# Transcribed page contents
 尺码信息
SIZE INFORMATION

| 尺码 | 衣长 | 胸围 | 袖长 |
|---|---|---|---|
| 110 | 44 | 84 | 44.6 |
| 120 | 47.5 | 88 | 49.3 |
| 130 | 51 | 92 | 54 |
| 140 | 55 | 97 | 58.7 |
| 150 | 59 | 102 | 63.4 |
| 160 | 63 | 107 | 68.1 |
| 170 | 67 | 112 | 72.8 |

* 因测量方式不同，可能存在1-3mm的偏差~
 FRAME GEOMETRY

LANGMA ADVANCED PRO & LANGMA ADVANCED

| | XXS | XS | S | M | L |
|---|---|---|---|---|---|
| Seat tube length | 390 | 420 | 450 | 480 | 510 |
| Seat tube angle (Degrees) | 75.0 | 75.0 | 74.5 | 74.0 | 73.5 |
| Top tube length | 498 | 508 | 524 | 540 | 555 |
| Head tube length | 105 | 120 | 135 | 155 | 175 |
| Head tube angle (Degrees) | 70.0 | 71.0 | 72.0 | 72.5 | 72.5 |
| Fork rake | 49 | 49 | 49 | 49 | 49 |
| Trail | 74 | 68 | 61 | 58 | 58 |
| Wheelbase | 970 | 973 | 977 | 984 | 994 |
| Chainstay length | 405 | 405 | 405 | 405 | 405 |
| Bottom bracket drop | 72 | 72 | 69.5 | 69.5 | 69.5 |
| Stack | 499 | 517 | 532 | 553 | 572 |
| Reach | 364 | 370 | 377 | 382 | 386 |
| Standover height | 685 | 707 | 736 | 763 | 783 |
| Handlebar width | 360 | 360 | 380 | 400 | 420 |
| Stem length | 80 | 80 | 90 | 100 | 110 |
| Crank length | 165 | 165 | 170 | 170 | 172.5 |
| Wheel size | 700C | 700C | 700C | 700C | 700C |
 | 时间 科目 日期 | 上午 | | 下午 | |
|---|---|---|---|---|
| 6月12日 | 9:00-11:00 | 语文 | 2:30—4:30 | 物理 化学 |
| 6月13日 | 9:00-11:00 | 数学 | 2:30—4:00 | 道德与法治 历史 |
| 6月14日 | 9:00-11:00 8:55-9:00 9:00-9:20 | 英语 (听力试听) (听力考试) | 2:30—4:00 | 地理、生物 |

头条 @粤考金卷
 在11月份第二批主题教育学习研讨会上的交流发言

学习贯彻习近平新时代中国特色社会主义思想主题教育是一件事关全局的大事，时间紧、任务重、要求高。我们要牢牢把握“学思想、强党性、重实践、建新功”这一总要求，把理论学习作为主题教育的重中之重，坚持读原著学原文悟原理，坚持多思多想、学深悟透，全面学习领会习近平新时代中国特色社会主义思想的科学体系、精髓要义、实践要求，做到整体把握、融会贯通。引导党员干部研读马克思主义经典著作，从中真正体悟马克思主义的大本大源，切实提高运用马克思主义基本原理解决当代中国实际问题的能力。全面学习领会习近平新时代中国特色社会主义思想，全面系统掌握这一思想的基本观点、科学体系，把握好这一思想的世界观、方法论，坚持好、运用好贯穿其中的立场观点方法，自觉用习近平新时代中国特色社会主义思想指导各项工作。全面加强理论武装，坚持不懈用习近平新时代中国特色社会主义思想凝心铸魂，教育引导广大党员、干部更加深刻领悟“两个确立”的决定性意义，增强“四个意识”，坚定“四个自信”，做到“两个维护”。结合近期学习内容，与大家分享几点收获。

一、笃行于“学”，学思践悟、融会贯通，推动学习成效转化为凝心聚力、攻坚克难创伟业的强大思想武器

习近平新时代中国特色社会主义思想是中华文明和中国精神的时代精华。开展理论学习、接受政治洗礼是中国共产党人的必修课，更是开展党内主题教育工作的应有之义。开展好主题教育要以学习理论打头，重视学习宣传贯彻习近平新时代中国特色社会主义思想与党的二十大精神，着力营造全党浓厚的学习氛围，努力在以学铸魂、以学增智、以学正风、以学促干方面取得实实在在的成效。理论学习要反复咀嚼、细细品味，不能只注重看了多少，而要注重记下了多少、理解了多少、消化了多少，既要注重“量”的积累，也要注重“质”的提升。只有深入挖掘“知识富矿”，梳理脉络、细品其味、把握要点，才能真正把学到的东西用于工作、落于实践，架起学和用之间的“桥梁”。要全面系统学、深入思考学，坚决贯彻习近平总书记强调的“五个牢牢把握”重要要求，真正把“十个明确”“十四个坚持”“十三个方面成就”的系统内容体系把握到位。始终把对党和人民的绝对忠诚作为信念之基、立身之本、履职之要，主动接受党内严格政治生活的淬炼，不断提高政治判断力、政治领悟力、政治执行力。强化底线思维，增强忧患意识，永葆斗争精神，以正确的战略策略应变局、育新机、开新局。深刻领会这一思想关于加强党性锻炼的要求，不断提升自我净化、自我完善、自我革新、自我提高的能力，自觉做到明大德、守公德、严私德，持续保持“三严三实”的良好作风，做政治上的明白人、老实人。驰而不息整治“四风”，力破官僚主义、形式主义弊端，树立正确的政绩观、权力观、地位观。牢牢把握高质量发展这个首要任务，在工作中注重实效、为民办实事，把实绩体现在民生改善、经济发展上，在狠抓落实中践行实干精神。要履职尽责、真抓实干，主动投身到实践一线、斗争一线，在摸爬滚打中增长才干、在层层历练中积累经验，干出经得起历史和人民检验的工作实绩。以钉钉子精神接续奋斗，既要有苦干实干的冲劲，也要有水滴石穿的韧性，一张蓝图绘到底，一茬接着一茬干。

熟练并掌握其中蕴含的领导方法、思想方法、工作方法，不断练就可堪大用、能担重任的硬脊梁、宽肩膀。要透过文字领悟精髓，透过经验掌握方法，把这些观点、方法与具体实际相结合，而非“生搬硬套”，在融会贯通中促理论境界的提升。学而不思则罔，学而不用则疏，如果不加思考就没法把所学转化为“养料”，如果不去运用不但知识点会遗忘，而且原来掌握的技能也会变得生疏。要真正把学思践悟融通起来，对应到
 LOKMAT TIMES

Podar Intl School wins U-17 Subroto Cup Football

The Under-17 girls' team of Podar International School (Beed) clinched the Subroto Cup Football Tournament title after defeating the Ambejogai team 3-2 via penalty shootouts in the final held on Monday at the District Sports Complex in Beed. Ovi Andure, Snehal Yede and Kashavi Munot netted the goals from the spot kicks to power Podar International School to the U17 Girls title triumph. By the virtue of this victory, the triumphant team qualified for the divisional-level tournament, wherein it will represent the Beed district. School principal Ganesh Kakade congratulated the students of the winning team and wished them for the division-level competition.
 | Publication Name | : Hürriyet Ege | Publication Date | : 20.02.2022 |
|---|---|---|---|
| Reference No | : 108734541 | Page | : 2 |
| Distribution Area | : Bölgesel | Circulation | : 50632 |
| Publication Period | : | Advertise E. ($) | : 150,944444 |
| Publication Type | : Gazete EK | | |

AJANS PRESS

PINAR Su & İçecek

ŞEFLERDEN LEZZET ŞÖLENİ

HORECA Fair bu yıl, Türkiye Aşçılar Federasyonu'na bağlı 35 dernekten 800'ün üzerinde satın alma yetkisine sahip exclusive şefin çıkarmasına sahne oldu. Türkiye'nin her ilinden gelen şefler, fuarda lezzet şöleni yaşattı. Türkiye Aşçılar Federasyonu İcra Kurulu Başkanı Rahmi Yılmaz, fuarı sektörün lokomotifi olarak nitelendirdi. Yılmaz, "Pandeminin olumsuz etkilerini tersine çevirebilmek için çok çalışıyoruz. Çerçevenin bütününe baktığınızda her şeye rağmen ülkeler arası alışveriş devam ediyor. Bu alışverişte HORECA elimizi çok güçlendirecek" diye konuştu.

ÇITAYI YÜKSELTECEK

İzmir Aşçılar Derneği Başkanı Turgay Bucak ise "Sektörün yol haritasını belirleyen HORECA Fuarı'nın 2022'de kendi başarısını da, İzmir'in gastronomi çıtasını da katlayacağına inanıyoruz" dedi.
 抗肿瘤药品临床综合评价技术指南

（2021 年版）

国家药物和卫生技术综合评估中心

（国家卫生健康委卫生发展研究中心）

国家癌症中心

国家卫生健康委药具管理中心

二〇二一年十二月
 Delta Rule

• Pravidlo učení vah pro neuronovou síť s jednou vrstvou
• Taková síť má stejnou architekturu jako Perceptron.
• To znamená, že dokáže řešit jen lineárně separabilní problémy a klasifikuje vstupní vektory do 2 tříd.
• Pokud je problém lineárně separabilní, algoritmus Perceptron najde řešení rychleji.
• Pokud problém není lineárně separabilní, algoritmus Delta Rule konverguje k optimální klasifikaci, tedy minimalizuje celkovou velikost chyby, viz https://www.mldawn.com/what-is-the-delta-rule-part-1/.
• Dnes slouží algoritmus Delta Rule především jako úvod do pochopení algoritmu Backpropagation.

# Aim of the exercise
Output the lines above between the one holding "AJANS PRESS" and the one holding "ÇITAYI YÜKSELTECEK", inclusive, with nothing before or after them.

# Exercise solution
AJANS PRESS

PINAR Su & İçecek

ŞEFLERDEN LEZZET ŞÖLENİ

HORECA Fair bu yıl, Türkiye Aşçılar Federasyonu'na bağlı 35 dernekten 800'ün üzerinde satın alma yetkisine sahip exclusive şefin çıkarmasına sahne oldu. Türkiye'nin her ilinden gelen şefler, fuarda lezzet şöleni yaşattı. Türkiye Aşçılar Federasyonu İcra Kurulu Başkanı Rahmi Yılmaz, fuarı sektörün lokomotifi olarak nitelendirdi. Yılmaz, "Pandeminin olumsuz etkilerini tersine çevirebilmek için çok çalışıyoruz. Çerçevenin bütününe baktığınızda her şeye rağmen ülkeler arası alışveriş devam ediyor. Bu alışverişte HORECA elimizi çok güçlendirecek" diye konuştu.

ÇITAYI YÜKSELTECEK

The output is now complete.